Uncertainty in global economies will lead to the ‘Big Five’ European countries recapturing investment market share in 2009, says new research by Jones Lang LaSalle.

France, Germany, Italy , Spain and the UK have seen their market share of the total European retail investment volume trade slump from 80% in 2004 to 45% in 2008, said the research released at MAPIC, the international retail conference, in Cannes.

‘Investors are now focusing on real estate with strong defensive qualities and are increasingly considering fundamentals such as market, location, scale, tenant covenant, merchandising and quality, and we believe that shopping centres in the more mature and larger western European economies offer these qualities,’ said Neville Moss, Jones Lang LaSalle’s head of European retail research.

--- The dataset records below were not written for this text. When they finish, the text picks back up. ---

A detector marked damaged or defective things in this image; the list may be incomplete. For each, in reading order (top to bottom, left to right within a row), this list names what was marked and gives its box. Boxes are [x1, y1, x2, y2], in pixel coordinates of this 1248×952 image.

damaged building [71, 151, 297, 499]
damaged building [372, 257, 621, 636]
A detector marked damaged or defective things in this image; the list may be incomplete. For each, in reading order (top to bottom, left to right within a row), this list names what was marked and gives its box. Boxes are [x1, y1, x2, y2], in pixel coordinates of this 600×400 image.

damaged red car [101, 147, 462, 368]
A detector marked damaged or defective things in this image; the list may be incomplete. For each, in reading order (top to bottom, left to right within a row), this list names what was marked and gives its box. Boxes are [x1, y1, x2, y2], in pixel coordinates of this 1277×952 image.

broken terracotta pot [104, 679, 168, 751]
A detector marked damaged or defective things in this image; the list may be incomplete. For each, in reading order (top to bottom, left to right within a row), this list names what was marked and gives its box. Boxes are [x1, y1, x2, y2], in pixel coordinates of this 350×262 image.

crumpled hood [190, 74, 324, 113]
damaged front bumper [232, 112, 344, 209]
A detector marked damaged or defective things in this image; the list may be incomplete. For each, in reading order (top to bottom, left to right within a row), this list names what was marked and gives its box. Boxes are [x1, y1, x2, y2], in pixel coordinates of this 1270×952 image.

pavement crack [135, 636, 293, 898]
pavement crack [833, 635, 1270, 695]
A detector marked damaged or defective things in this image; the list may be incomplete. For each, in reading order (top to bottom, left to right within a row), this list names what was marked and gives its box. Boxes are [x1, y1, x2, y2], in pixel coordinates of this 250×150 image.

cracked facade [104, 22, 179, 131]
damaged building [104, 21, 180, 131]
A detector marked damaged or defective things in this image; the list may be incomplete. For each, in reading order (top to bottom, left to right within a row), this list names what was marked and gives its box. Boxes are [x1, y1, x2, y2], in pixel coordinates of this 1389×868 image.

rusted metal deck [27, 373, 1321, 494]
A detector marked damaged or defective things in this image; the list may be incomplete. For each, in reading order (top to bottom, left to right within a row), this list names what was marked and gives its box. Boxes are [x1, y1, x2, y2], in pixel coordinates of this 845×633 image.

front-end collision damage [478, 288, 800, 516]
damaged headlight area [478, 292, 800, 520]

The research also said that the restrictive planning regimes in the ‘Big Five’ meant they have been defended from over supply.

‘The aggressive investment market seen between 2003 and 2007 resulted in the convergence and homogenisation of yields across Europe as an ever-increasing weight of capital drove down returns in mature markets and investors sought new geographies to meet their requirements,’ said Jeremy Eddy, head of European retail capital markets.

‘This yield convergence was witnessed across sub-sectors as the market failed to adequately price the differing risk profile of prime and secondary retail product.

‘We therefore expect to see a return to polarisation of yields across both geographies and indeed sub-sectors and risk profiles.’